I have data from a survey that was (attempted to to be) administered to all children of particular grades in a certain state. I am getting it after a cleaning step by the survey designers that removed obvious invalid answers (from obnoxious teens).

Questions A and B have binary answers, and I'm interested in reporting the percentages of children in the 2×2 categories.

Of the approximately 100,000 observations I have, there are 3,500 that have missing data for either A or B, and are not included in the table. There's decent reason to believe that for these 2 questions, non-responses won't be particularly biased one way or the other.

What is the proper way to test/summarize any differences between the categories? Is a chi-square test meaningful here? If the non-responses are unbiased, do I just have a really large random sample?

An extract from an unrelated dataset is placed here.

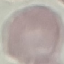

It is uninfected.

Cell patch, automatically extracted from a larger field of view and resized to 64 × 64 pixels. Acquired by smartphone through the microscope eyepiece. Giemsa stain. Thin blood smear.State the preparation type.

Or can I assume that I am just reporting the actual proportions and no statistical testing is needed?

Best Answer

The answer is "it depends".

Some discussion in this related question and here and here. Basically, if you are interested only in describing this particular population, you could report just your proportions (possibly after imputing values for children you don't have) and be done with it. Some hard-liners insist there is no statistical inference to be made (other than the imputation) as you have all the data already.

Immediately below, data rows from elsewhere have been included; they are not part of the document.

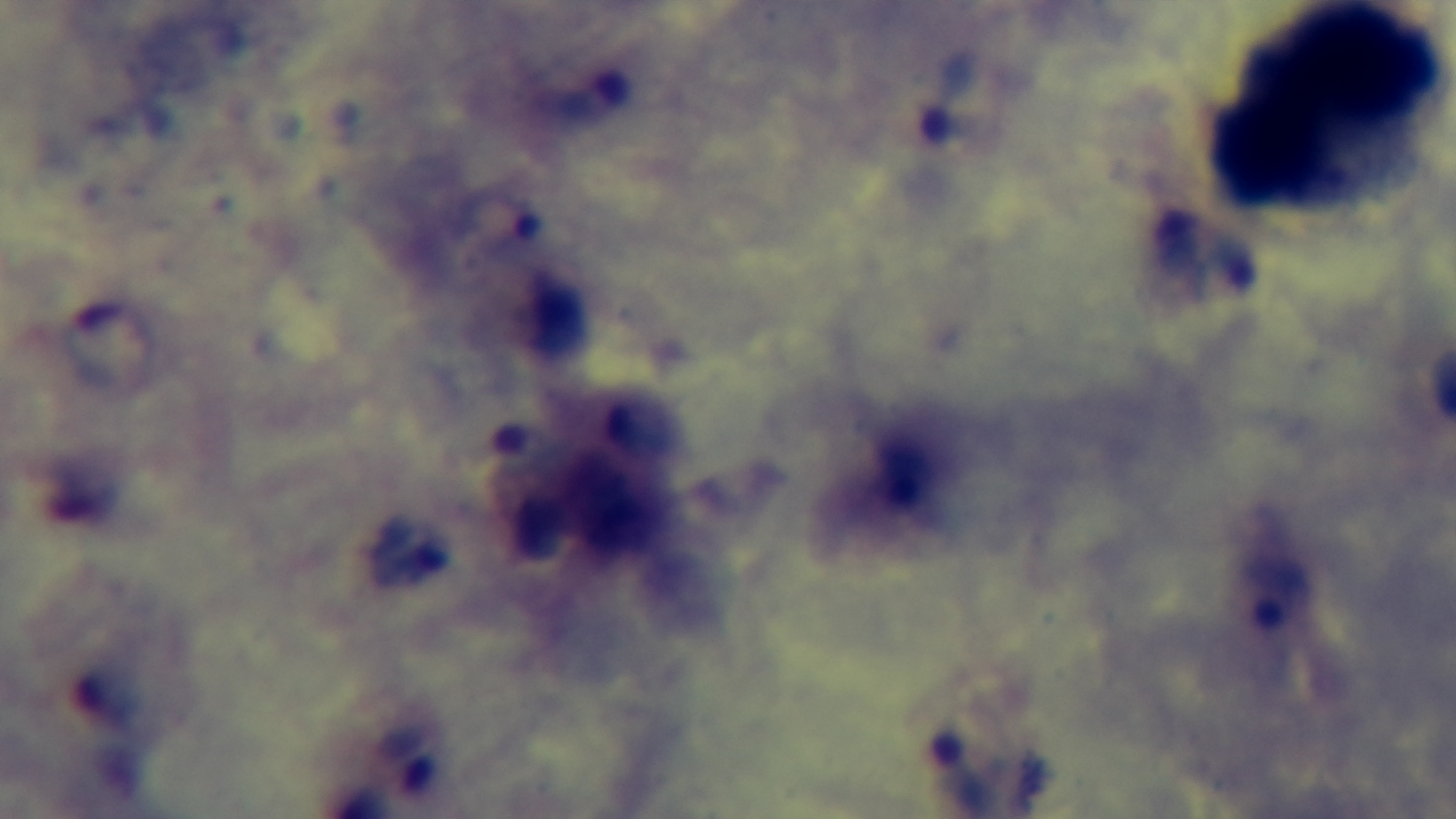

It is a thick blood film.

Summary:
  - Malaria status: positive
  - Objective: 100x oil immersion
  - Stain: Giemsa
  - Capture: mounted 4K digital camera
  - Field of view: single
  - Modality: light microscopy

If however you wish to answer a question that is not just about an actual finite population but the data generating process that produced the population, then it is often sensible to treat the "population" as though it is a sample from an infinite set generated by that process. Often these questions will be the ones of most theoretical or policy-relevant interest. This means you can do all the "usual" inference including Chi-square statistics in this case.

I personally am of the view that for many purposes is extremely useful to be able to know whether the observed relationship in the actual population was plausibly generated through random chance or not. For example, we may well be interested in semi-hypothetical populations - other states or times - that are important but too difficult to characterise exactly. Considering the hyper-population of the population you actually have can be a good starting point.